March.

Driving to Work.

The road to work is pretty much a straight one: sixty kilometres of highway, with various turn-offs, intersections and lights.  It passes a small shopping mall, a tiny airport, various yards stacked with lumber, used car lots, garages, two farmer’s markets.  To the left:  high ground, still snow-capped; to the right, glimpses of the ocean.  Houses. Spindly, densely packed trees, third or fourth growth.

Occasional fields. What you see most of all, however, is the road itself:  signals, blacktop, crash barriers, signage, and of course the cars and trucks ahead or glimpsed in the mirrors. Basically, it’s a matter of pass or is passed on a two way river of metal and glass; the road reels out and on, suspending us drivers in the means to our ends: an active trance, a kind of super-alert sleep…..  Until the brake lights ahead go on and we’re down to forty, then twenty kilometres per hour.  Ten. Gaps narrow; traffic clots solid, vehicles pack the road ahead until it disappears around a bend.  All of a sudden we are going nowhere.
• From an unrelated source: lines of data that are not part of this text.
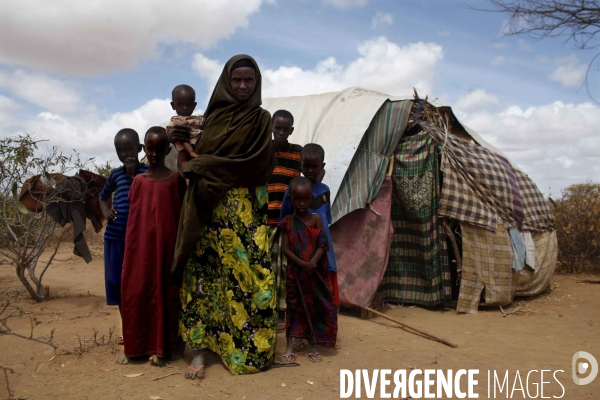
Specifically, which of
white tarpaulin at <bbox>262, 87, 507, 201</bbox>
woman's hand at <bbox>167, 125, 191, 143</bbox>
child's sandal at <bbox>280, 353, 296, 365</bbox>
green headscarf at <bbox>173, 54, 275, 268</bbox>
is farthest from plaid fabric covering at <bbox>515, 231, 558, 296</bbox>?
woman's hand at <bbox>167, 125, 191, 143</bbox>

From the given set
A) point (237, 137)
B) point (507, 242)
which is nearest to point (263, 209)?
point (237, 137)

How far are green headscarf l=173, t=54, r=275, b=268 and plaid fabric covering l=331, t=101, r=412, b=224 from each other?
2.16 m

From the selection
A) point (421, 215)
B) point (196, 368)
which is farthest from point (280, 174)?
point (421, 215)

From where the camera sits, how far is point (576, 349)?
3.92 m

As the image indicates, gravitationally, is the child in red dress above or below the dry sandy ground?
above

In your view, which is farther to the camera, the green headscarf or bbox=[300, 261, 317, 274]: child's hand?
bbox=[300, 261, 317, 274]: child's hand

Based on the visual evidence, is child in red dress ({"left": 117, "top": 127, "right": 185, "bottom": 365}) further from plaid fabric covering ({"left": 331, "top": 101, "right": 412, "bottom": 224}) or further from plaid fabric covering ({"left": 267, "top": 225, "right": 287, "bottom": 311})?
plaid fabric covering ({"left": 331, "top": 101, "right": 412, "bottom": 224})

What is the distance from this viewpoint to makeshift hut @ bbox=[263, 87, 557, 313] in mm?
5027

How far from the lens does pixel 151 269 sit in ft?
10.0

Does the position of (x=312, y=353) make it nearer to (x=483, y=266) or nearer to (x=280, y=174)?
(x=280, y=174)

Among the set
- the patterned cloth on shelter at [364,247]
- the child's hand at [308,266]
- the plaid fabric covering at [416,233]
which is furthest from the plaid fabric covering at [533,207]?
the child's hand at [308,266]

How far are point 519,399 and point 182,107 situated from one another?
2925 mm

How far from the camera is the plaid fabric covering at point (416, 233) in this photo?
5152mm

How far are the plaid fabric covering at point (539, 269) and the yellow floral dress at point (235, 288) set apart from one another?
11.5ft
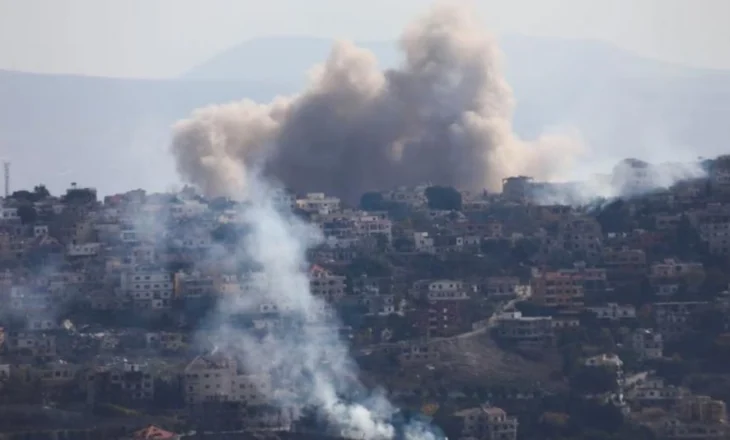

Some days, the sky is spectacular:  cerulean, stormy, or multiply rainbowed, but today it’s an even grey. We sit under it and wait, each in our metal box.  One by one, we switch off our engines; reach for the radio or phone.  A grey-haired man in the Subaru next to me winds down his window, lights up a smoke.  And, according to temperament, we rage against or resign ourselves to the delay. Perhaps five minutes pass before the reason for our standstill appears: a perfectly groomed chestnut horse, so real that he seems like some kind of hallucination - appears between a piled logging truck and an empty school bus. He trots at a steady pace against the now-stilled flow of traffic.  Choosing always the widest gaps, anticipating, never slackening his pace, he threads his way between the vehicles as if they were simply part of the landscape.  His mane floats up and sinks again with each step.  He is about fifteen hands tall, unfettered by any kind of reins or bridles. I lose sight of him when he disappears behind another truck but then he reappears suddenly, just feet away: I look up from my uncomfortable bucket seat at a four-legged being from the world Before Automobiles. Alert ears; deep, velvet nostrils; soft lips; brown eyes fringed with a plethora of lashes, and a glistening coat beneath which every muscle stands out as if independently alive… Oh, to climb up there and be joined to him, part of the fleshy world instead of the glass and metal stream! My own underused musculature aches for a lost world, for movement itself - but all I can do is wind down the window to catch the beat of hooves on the road, the tang of equine sweat as the escaped horse passes by, going, at least for now, where he wants to go.

Our engines cough into life. We pull away from each other, accelerate and drive to work.